节点文献
考虑特征变量异质性的分类方法及其在风险决策中的应用研究
Research on Classification Method and Its Application in Risk Decision-Making with Feature Space Heterogeneity
【作者】 王昱;
【作者基本信息】 中国科学技术大学 , 管理科学与工程, 2009, 博士
【摘要】 风险决策中广泛存在着具有如下特征的一类问题,即风险决策者首先需要建立历史数据样本与自然状态之间的依赖关系,然后根据该依赖关系估计一个新的数据样本所对应自然状态的出现概率,最后建立风险决策模型,以最大化收益函数(或最小化风险损失函数)为目标选择最优行动方案。从建立历史数据样本与自然状态的依赖关系这一意义上,可以将这类风险决策问题归纳为数据挖掘中的分类问题,因而数据挖掘中的各种分类方法可以应用于该类风险决策问题。由于分类的高效性和准确性对于风险决策具有关键性影响,因此分类方法及其在风险决策中的应用研究具有重要的理论和现实意义。已有的相关研究主要从分类方法及其应用的角度考虑风险决策问题。事实上,在应用各种数据挖掘技术前,探索了解数据的特性将对挖掘结果有重要甚至关键性的影响。在分类问题中,特征变量异质性是一种重要的数据特性,对于分类方法的应用结果具有显著影响。因此,本文主要研究考虑特征变量异质性的分类方法及其在风险决策问题中的应用。研究目的在于探索数据中存在的特征异质性这一数据特性,并提出相应的解决方法以提高分类的准确性,使分类方法能够更好地为风险决策提供支持。本文从第一章到第六章的内容安排如下:第一章概述了本文的研究背景,回顾了分类方法及其在风险决策问题中的相关研究和分类问题中特征变量异质性的研究现状,说明了本文的研究内容和研究意义。第二章首先对分类问题进行简要介绍,然后概述分类问题中的特征变量相关性和特征变量选择问题。在此基础上,根据一系列理论和实际应用研究对特征变量异质性的概念进行描述。由于特征变量异质性无法从数据样本集合中直接观察和测度,本章基于荟萃分析的基本思想,提出了一种利用全局特征变量选择和数据样本集合随机划分的方法来测度特征变量异质性的方法。在一系列基准数据集和人工构造的混合数据集上的实验计算结果说明了该测度方法的有效性。第三章主要考察特征变量异质性对分类方法效果的影响。本章首先对特征变量异质性的影响进行简要分析,然后通过实证研究说明分类问题中存在的特征变量异质性对分类方法的准确率具有较为显著的影响。
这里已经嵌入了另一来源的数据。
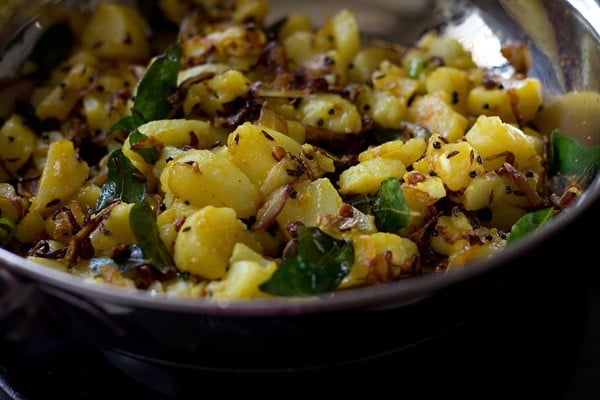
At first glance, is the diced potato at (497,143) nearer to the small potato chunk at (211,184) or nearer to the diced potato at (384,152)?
the diced potato at (384,152)

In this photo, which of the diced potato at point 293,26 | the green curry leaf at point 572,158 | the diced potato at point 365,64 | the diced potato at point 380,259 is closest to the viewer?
the diced potato at point 380,259

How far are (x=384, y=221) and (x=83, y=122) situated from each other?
1029 millimetres

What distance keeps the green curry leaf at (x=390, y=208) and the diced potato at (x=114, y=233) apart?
22.2 inches

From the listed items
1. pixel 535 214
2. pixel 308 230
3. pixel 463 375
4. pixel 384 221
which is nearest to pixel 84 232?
pixel 308 230

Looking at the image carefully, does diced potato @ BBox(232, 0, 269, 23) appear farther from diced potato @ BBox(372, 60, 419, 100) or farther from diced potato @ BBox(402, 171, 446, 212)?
diced potato @ BBox(402, 171, 446, 212)

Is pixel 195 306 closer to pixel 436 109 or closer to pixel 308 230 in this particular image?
pixel 308 230

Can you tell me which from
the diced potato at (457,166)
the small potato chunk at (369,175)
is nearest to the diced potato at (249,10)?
the small potato chunk at (369,175)

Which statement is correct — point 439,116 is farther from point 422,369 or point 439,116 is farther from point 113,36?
point 113,36

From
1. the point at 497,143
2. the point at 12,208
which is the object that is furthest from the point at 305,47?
the point at 12,208

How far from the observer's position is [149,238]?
5.07 ft

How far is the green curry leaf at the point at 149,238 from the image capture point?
5.00 ft

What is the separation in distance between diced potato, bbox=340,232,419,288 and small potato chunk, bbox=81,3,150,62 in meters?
1.28

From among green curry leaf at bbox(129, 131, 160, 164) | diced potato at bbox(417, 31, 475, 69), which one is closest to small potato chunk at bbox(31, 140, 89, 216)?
green curry leaf at bbox(129, 131, 160, 164)

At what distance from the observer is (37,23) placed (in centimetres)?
236
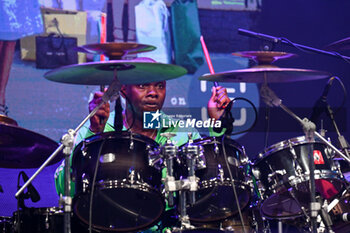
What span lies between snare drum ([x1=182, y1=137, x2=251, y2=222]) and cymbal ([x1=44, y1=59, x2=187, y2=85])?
19.3 inches

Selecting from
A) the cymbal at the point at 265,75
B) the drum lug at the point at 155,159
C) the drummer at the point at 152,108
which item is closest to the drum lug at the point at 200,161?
the drum lug at the point at 155,159

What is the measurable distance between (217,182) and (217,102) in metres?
1.10

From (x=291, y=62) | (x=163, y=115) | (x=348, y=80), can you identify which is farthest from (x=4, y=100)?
(x=348, y=80)

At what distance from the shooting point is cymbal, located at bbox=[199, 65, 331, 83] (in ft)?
12.5

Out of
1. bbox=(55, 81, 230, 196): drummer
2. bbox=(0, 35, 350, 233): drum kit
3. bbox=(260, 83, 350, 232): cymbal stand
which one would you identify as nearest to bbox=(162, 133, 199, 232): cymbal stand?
bbox=(0, 35, 350, 233): drum kit

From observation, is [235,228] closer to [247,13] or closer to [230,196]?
[230,196]

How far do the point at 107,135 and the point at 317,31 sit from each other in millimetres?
2231

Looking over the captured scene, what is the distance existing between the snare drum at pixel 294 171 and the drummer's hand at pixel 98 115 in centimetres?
117

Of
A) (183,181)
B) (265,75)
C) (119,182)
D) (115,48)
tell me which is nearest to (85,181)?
(119,182)

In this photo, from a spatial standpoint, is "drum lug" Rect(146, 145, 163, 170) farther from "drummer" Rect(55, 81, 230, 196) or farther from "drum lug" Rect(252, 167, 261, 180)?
"drummer" Rect(55, 81, 230, 196)

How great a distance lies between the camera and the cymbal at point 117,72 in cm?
359

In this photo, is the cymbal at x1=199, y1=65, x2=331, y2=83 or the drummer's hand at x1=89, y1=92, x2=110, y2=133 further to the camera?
the drummer's hand at x1=89, y1=92, x2=110, y2=133

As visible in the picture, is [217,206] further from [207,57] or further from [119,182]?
[207,57]

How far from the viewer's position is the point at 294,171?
3.78 metres
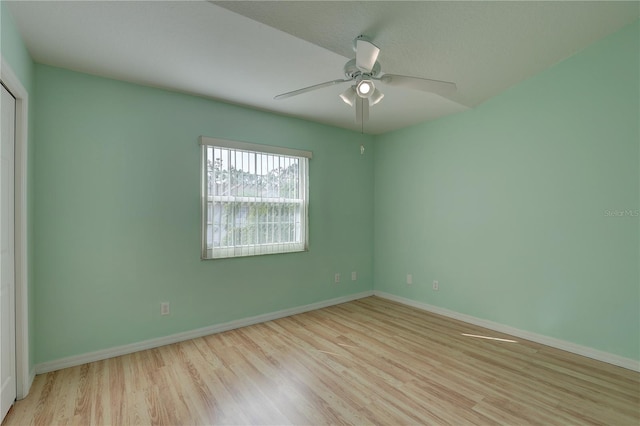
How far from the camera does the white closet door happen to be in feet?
5.81

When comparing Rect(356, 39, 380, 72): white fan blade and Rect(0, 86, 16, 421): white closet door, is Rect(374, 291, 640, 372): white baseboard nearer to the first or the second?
Rect(356, 39, 380, 72): white fan blade

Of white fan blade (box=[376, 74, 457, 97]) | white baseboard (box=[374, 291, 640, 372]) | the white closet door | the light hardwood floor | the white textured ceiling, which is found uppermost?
the white textured ceiling

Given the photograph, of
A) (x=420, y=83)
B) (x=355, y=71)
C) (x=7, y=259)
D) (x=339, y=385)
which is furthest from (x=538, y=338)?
(x=7, y=259)

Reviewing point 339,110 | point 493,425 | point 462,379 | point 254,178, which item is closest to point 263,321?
point 254,178

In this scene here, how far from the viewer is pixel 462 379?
2.27 m

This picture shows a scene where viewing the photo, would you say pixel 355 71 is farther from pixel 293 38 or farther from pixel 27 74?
pixel 27 74

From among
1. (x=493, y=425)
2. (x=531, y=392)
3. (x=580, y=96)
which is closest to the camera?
(x=493, y=425)

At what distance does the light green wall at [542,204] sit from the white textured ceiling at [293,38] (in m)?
0.37

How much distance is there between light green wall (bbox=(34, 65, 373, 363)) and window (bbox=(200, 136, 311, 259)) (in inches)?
4.3

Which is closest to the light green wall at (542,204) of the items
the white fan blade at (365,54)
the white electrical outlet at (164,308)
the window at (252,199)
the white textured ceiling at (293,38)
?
the white textured ceiling at (293,38)

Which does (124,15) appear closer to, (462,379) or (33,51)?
(33,51)

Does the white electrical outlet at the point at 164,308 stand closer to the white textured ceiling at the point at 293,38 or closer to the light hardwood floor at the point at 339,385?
the light hardwood floor at the point at 339,385

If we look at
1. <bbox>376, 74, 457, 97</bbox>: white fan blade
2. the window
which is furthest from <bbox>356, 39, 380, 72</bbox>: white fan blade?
the window

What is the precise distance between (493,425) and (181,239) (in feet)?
9.49
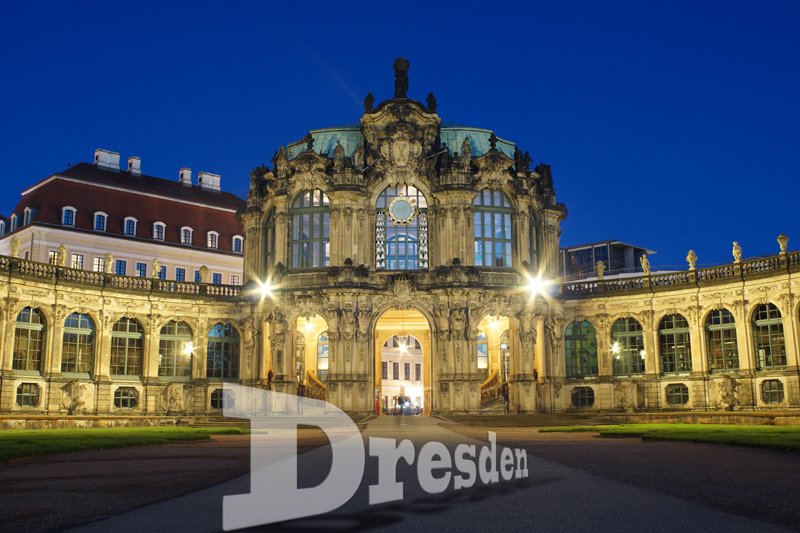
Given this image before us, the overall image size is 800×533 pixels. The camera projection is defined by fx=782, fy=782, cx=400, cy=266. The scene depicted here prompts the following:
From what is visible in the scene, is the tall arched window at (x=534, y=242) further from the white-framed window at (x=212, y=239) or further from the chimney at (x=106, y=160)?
the chimney at (x=106, y=160)

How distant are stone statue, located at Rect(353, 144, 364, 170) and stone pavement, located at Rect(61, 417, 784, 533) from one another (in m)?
41.5

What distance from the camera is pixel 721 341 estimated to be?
160 ft

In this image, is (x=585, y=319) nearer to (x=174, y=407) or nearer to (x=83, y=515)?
(x=174, y=407)

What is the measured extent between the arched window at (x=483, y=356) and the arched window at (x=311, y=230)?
1758 cm

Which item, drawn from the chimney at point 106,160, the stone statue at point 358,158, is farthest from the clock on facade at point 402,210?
the chimney at point 106,160

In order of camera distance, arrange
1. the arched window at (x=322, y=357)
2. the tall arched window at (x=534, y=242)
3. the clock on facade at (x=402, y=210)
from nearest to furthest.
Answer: the clock on facade at (x=402, y=210), the tall arched window at (x=534, y=242), the arched window at (x=322, y=357)

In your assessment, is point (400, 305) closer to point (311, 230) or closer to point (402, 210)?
point (402, 210)

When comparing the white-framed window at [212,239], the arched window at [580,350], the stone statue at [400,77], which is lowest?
the arched window at [580,350]

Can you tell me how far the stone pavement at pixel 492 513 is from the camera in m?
9.35

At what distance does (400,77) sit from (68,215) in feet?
107

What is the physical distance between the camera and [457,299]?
5122 centimetres

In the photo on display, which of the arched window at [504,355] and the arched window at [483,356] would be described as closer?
the arched window at [504,355]

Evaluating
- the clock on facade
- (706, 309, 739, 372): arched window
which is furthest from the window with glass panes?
the clock on facade

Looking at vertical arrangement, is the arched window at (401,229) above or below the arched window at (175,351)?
above
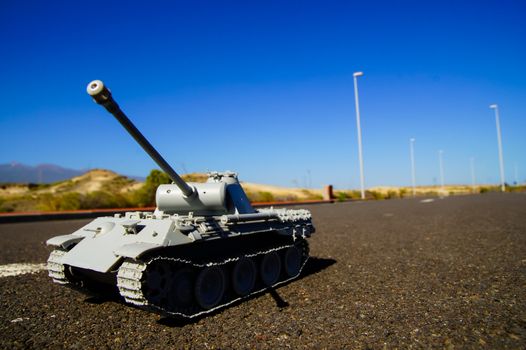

本章采用的分类方法为一种将logistic回归与支持向量机集成的分类方法,该方法的主要思想是应用logistic回归的输出概率为支持向量机提供支持信息,以提高分类判别准确性。实证研究以企业财务困境预测这一风险管理和决策问题为背景,通过比较考虑特征变量异质性前后的分类预测准确率,说明了在存在特征变量异质性的分类问题中,考虑特征变量异质性有利于提高分类方法的准确率。第四章提出了一种基于因子分析和聚类分析的分类策略,该策略的基本思想是首先将原始的特征变量转化为新的特征变量,使得新的特征变量能够体现出原始特征变量在数据样本空间中的异质性,然后通过聚类分析得到各个具有特征变量同质性的样本子集,并在每个样本子集中分别建立相应的分类模型,从而减小特征变量异质性对分类方法准确率的影响。对于一个未知类标记样本,该分类策略首先将其转化为因子得分向量,然后将该因子得分向量按照最近邻规则划分到与之最近的样本子集合中,最后利用该样本子集合中的分类模型进行分类。在一系列基准数据集上的实验计算结果说明了该分类策略的有效性。第五章提出了一种考虑特征变量异质性且具有增量式学习特性的分类方法,可有效应用于一类具有特征变量异质性且需要决策者利用分类方法进行在线实时风险决策的问题。该方法首先利用基于网格的有指导聚类对数据样本集合进行划分,从而得到若干数据簇,且每个数据簇中数据样本点的类标记相同。在去除异常数据点后,该方法计算各个数据簇的特征变量相关性,并将该相关性作为距离测度中各特征变量的权重,应用最近邻方法进行分类。本章最后将该分类方法应用于一系列基准数据集和市场营销中的顾客确定问题,实证结果说明了该方法的有效性。第六章总结本文的工作,归纳本文的主要创新点,指出目前本文研究的局限,并根据已取得的研究结果对未来进一步研究的问题进行思考。本文工作的主要创新点如下:(1)提出了一种有效的特征变量异质性的测度方法,该方法可用于探索分类问题中存在的特征变量异质性,为解决分类问题提供策略性的信息。(2)提出了一种基于logistic回归与支持向量机集成的分类方法,该方法利用logistic回归得到的后验概率信息对支持向量机的输出结果进行修正,能够有效提高传统支持向量机的分类准确性。(3)提出了一种有效的考虑特征变量异质性的分类策略,该策略将具有特征变量异质性的数据样本集合划分为若干同质性的子集合,然后通过在各个子集合中分别建立分类模型来提高分类的准确性。(4)提出了一种具有增量式学习特性的分类方法,该方法能够以增量学习的方式处理由于数据样本频繁更新而导致的特征变量异质性模式变化,可以在存在特征变量异质性且需要实时在线决策的风险决策问题中得到有效的应用。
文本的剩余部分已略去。